Chaining compound assignment operators in JavaScript
-
14-07-2021 - |
سؤال
In C#,
string s = "abc";
s += (s += s);
Console.WriteLine(s);
writes abcabcabc
(http://ideone.com/pFNFX2). This is fine, because the C# specification explicitly says in section 7.16.2 that
the operation is evaluated as x = x op y, except that x is evaluated only once.
However, in reading the description of the compound assignment operator in section 11.3.2 of the ECMAScript 5.1 Language Specification, I see no such "only once" qualifier in the semantics of this operator. Instead, all I see is:
- Let lref be the result of evaluating LeftHandSideExpression.
- Let lval be GetValue(lref).
- Let rref be the result of evaluating AssignmentExpression.
- Let rval be GetValue(rref).
- Let r be the result of applying operator @ to lval and rval.

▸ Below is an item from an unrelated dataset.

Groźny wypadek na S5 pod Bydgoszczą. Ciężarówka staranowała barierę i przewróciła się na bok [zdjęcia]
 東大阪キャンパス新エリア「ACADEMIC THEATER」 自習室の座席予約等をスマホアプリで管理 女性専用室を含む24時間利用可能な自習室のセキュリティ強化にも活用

- Throw a SyntaxError exception if the following conditions are all true: (snipped)
- Call PutValue(lref, r).
- Return r.
Therefore, it would appear (to me, anyway) that the following JavaScript code
var s = "abc";
s += (s += s);
alert(s);
would alert abcabcabcabc
(because of the PutValue on line 7 in the parenthesized expression), but, in Chrome 22 anyway, it alerts abcabcabc
.
So my question is: Am I misreading the specification, or is Chrome (V8 perhaps?) doing its own thing off-spec, so to speak?
المحلول
So I think if you break open the operation, you have:
s += (s += s);
s = s + (s += s);
s = s + (s = s + s); // Can't actually have the "s = " part, it's really just "s + s"
s = s + (s + s);
s = s + s + s;
Which means the result should be "abcabcabc".